Protestant Christianity is characterized as biblicism, i.e. the notion that the bible is the only source of religious authority, and that one’s reason is not to be brought to bear on the questions that arise, e.g. the interpretation of the Genesis account of Creation. Instead, Catholicism led to a burst of scientific creativity that Robinson assigns to its Christian realism: “That Christian worldview flows ultimately from the doctrine — believed on faith — of creation in time by a transcendent God … Catholics understand that creation proceeded from God’s Wisdom and so the mark of rationality pervades all of Creation.” (p. 158)
Christianity and scientific endeavour
The last of the three main sections of the book considers Science under a variety of titles. Robinson begins by analysing the seventeenth century departure from a happy harmony between mainstream Christianity and scientific endeavour, as both Protestant believers and scientific professionals took leave of philosophical realism, and modern science set sail for materialism. The book then goes on to dedicate a chapter each to: physics, biochemistry, and biological evolution, interpreting each in the light of modern science’s philosophical stance. In the chapter on physics, the evidence is presented that shows how the universe, with its ‘Big Bang’ beginning 13.7bn years ago and fine-tuning, points convincingly to a Creator, but the predominant materialism amongst physicists seems to prevent them from making that connection and leads them instead to adopt elaborate fictions for an uncaused, godless universe.
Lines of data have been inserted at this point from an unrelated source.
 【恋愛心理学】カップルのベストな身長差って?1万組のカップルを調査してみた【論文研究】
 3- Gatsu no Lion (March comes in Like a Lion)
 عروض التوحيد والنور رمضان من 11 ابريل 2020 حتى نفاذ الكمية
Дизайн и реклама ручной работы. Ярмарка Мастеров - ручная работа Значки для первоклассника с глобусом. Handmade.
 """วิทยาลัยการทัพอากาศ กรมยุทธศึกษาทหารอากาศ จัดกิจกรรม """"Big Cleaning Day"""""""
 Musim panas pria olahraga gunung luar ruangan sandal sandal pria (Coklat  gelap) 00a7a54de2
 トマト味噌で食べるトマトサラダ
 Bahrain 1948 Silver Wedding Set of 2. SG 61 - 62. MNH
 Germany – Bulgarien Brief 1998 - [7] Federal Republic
This chapter on physics ends with these words:
“We here come face to face with the premise of this entire book: human understanding of reality is an all or nothing proposition. You either take reason with realism, science and religion all together, or you reject them all. Many modern scientists rejected realism, clamped themselves tightly to empiricism and, inevitably, led by it on its natural course, embraced antiscience, atheism, and irrationality.” (p. 387)
Evolution
In the chapters on biochemistry and biological evolution, however, Robinson begins surprisingly to deviate away from what would seem the obvious happy harmony of faith and science that he has been constructing all the way through the rest of the book. In the former chapter, he sides with “Intelligent Design” (ID) proponents, though without detailed explanation: there is, he says, “the impossibility of the order of the cell arising by purely natural forces.” But he acknowledges that his great hero, Stanley Jaki, himself does not endorse ID and finds it akin to creationism — the problem is that Robinson does not examine how the Intelligence that truly lies behind all existence, i.e. God Himself, acts as ID says He does in biological history.
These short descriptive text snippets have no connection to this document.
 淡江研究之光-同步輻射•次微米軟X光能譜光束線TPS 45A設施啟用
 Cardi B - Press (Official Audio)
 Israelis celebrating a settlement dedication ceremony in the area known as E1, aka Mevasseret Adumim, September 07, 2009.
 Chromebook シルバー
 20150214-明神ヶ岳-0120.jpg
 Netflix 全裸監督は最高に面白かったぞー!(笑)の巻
In the final main chapter of the book, the discussion of biological evolution leads Robinson away from any affirmation that man could be descended bodily from lower life forms. He takes issue with macroevolution in general, i.e. the development of one species from a previous one; and even ‘theistic evolution’ — God being the reason, and providing the purpose, behind the playing-out of the laws of nature which cause evolution to take effect — Robinson dismisses: “I have argued … that this is not possible,” he says, “because God must create directly the major lines of life. Still, this position is intellectually respectable …” So the book ends very unsatisfactorily, without the fullest possible explanation of faith–science harmony that it set out to deliver.
Notes:
Fr Philip Miller is a parish priest in the diocese of Westminster and holds a PhD in observational radio-astronomy.